Did You Tell Your Clients They Could Put $70,000 into Their 401(k)?

Written by Practice Management Group | Nov 12, 2025

Why Didn't You?

Most advisors know the familiar 401(k) limits: $23,500 for employee deferrals, plus a $7,500 catch-up for those 50 or older. Some have caught the latest update that allows an even larger catch-up: up to $11,250 for ages 60–63.

But here’s the truth: the real maximum 401(k) contribution for 2025 is $70,000 (and even higher in 2026). That’s the combined total between employee and employer contributions — and it’s where real planning opportunities begin.

Beyond the Deferral: After-Tax Contributions

The biggest missed opportunity for both employees and business owners comes from after-tax contributions.

If your client’s 401(k) plan allows it (and many do) after-tax dollars can be added on top of pre-tax or Roth deferrals.

These contributions grow tax-deferred inside the plan, and when it’s time for a rollover, the after-tax portion can go directly into a Roth IRA — where it continues to grow tax-free.

For advisors who want to elevate their value and deepen client relationships, this is the kind of strategy that separates a planner from a partner.

The Strategy: The “Mega Backdoor Roth”

Here’s where the magic happens. After-tax 401(k) contributions can be converted into Roth dollars — often within the plan itself if it allows “in-service distributions.”

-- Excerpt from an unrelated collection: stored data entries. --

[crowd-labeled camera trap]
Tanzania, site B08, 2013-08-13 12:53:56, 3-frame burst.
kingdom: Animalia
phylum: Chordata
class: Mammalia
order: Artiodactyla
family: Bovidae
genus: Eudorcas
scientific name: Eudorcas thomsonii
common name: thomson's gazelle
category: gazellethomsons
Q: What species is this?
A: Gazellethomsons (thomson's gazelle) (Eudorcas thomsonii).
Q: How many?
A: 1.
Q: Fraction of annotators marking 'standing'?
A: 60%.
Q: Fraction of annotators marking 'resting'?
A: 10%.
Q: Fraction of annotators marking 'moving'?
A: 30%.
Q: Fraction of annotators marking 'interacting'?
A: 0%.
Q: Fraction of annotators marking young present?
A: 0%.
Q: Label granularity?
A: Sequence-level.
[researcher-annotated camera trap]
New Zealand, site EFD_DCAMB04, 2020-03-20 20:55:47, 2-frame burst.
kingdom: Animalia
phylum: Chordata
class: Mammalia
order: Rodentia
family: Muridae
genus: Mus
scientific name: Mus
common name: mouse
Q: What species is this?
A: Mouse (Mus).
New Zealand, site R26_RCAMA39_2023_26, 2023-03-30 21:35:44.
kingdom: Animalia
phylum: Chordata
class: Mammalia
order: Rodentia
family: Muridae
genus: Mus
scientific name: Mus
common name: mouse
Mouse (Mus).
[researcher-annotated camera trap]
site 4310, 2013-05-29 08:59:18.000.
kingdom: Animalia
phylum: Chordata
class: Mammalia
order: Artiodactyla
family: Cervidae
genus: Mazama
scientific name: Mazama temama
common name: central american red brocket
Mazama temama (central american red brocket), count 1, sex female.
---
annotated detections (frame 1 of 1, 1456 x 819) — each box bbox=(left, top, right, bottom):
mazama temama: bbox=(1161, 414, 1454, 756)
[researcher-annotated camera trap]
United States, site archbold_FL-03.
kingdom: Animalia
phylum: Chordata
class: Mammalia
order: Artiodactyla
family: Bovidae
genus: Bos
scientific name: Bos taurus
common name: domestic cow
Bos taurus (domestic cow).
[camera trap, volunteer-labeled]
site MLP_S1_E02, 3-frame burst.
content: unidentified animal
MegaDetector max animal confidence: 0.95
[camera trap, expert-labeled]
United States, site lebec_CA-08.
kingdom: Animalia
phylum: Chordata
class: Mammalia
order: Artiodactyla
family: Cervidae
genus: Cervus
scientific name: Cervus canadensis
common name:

The process looks like this:

  1. Contribute after-tax dollars to the 401(k).
  2. Convert them to Roth dollars almost immediately (to minimize taxable gains).
  3. Let those funds grow tax-free from that point forward.

Each conversion has its own five-year clock, but remember: the contribution portion can always be withdrawn tax-free. It’s the earnings that are subject to taxes and penalties before age 59½.

If your client is already maxing out Roth 401(k) contributions, this “mega backdoor Roth” strategy can dramatically increase the amount of money compounding tax-free — often tens of thousands of dollars per year.

Why This Matters for Advisors Who Think Like Business Owners

Great advisors deliver service.

But business owners — the kind of professionals who build scalable, referable, and profitable firms — deliver insight.

When you bring clients strategies like after-tax contributions, in-plan conversions, or Roth rollovers, you’re doing more than giving advice. You’re positioning yourself as a strategist who helps clients make business-owner-level decisions about their wealth.

And remember: if you’re not talking about these opportunities, someone else is.

Takeaway: Think Bigger, Act Like an Owner

Helping clients discover that they can contribute up to $70,000 in a 401(k) isn’t just a technical update; it’s a reminder of your role as a financial leader.

You’re not just there to make sure they get the match. You’re there to help them maximize what’s possible.

Because that’s what business owners do: they see beyond the basics.